┌────────
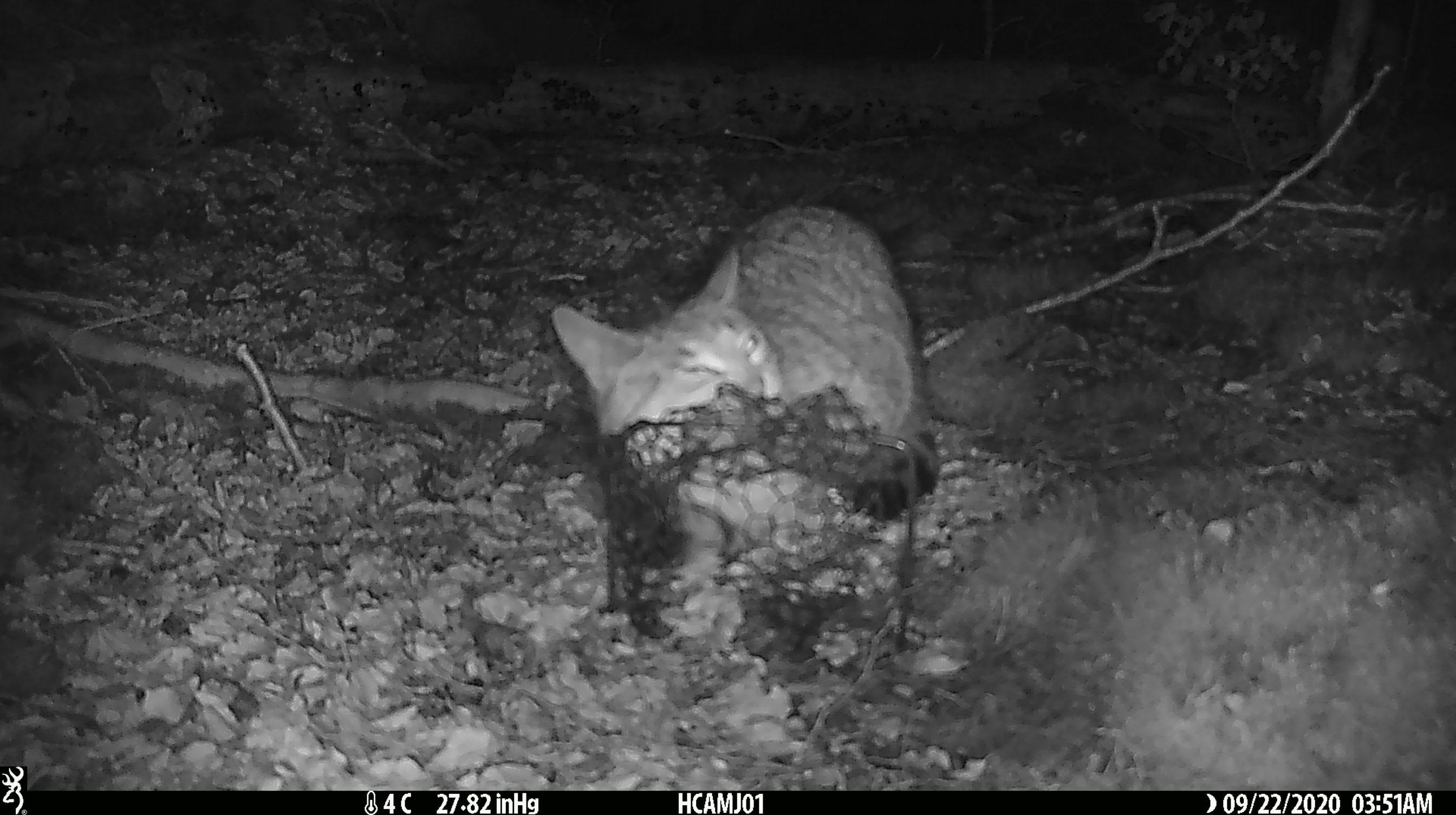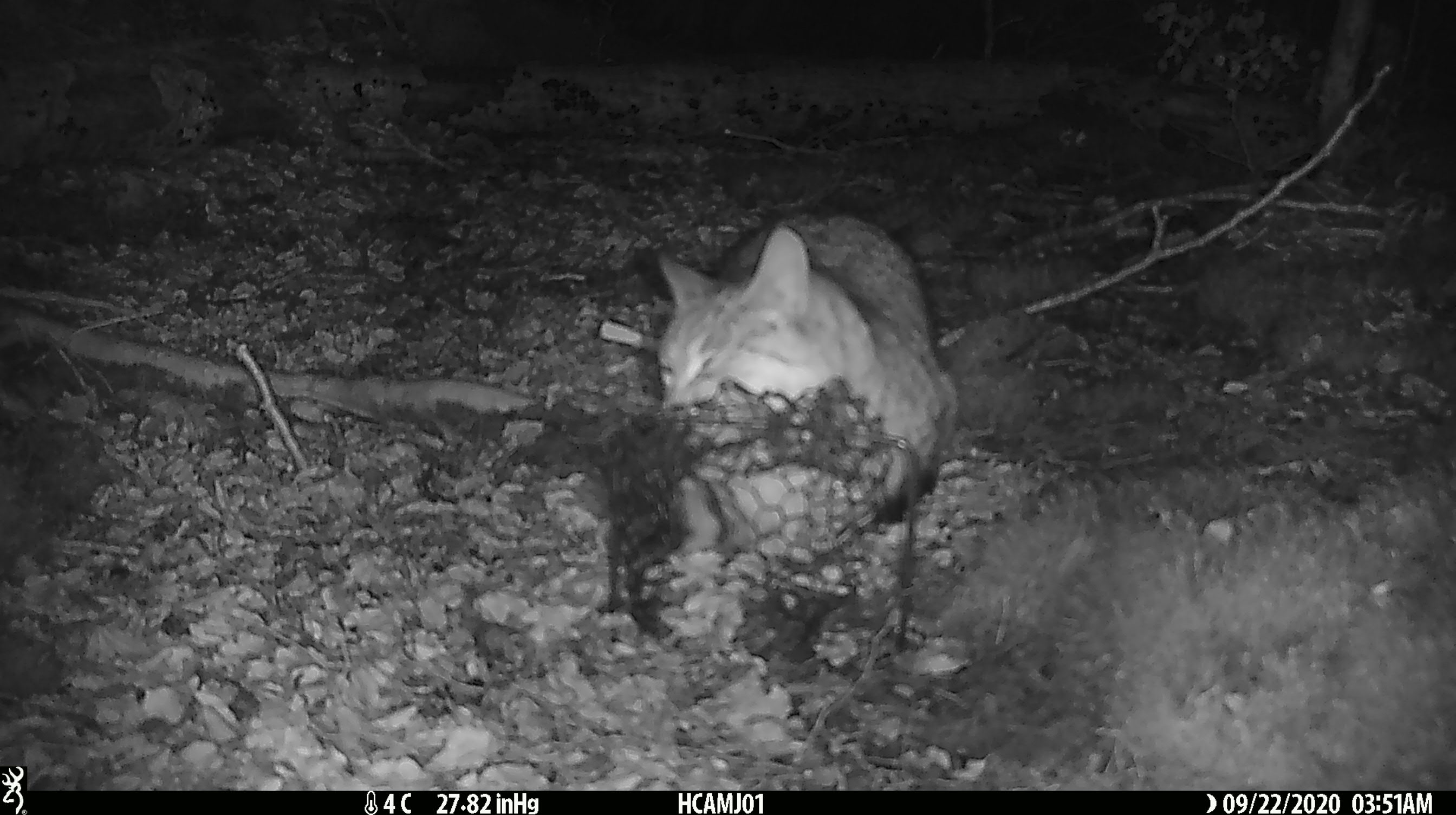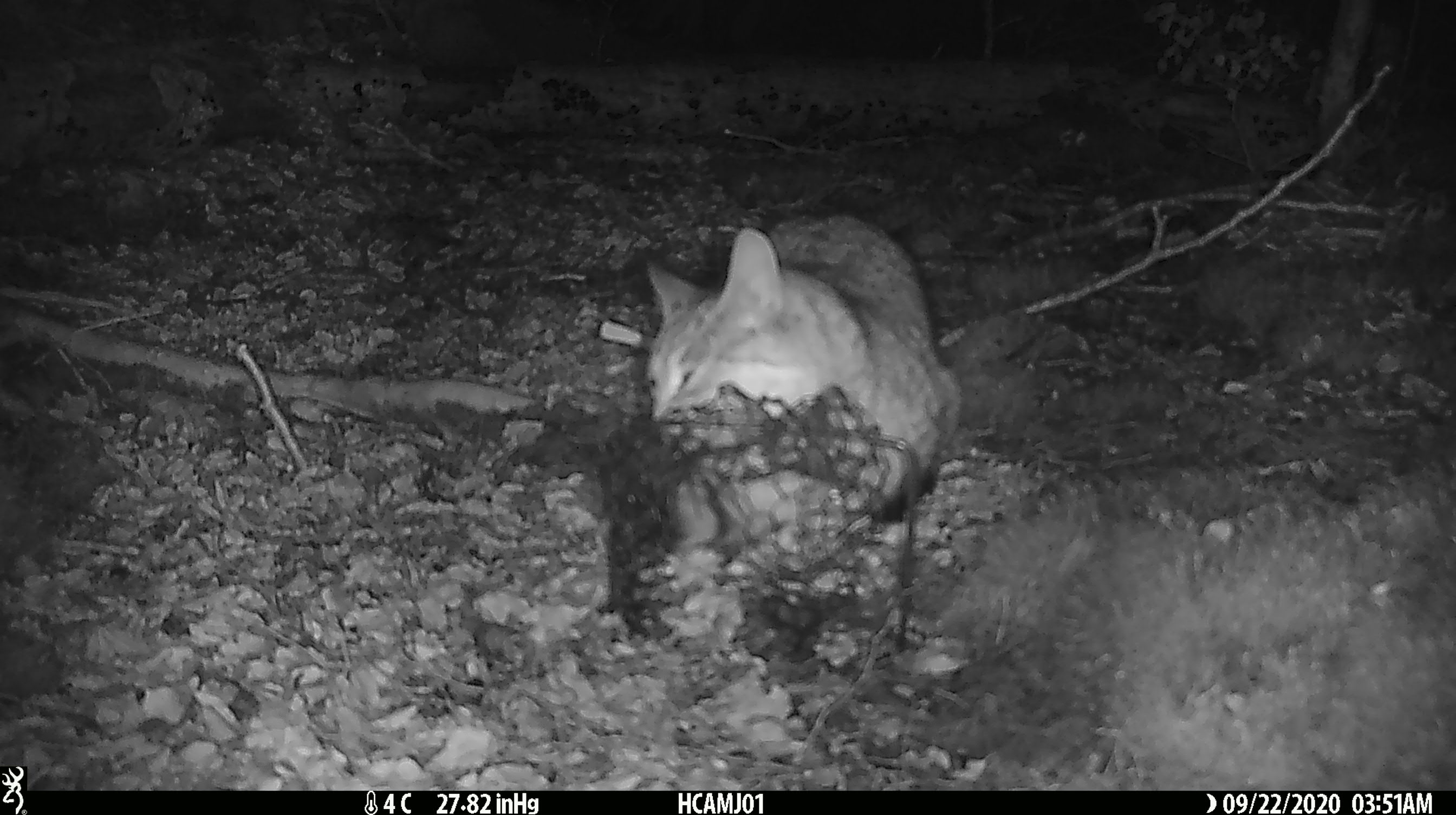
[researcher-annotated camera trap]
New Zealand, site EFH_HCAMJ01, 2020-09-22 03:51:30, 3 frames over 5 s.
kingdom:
└────────
* TO DO: Leave out the pictures and retype every line above exactly.

* YOUR RESPONSE:
[researcher-annotated camera trap]
New Zealand, site EFH_HCAMJ01, 2020-09-22 03:51:30, 3 frames over 5 s.
kingdom:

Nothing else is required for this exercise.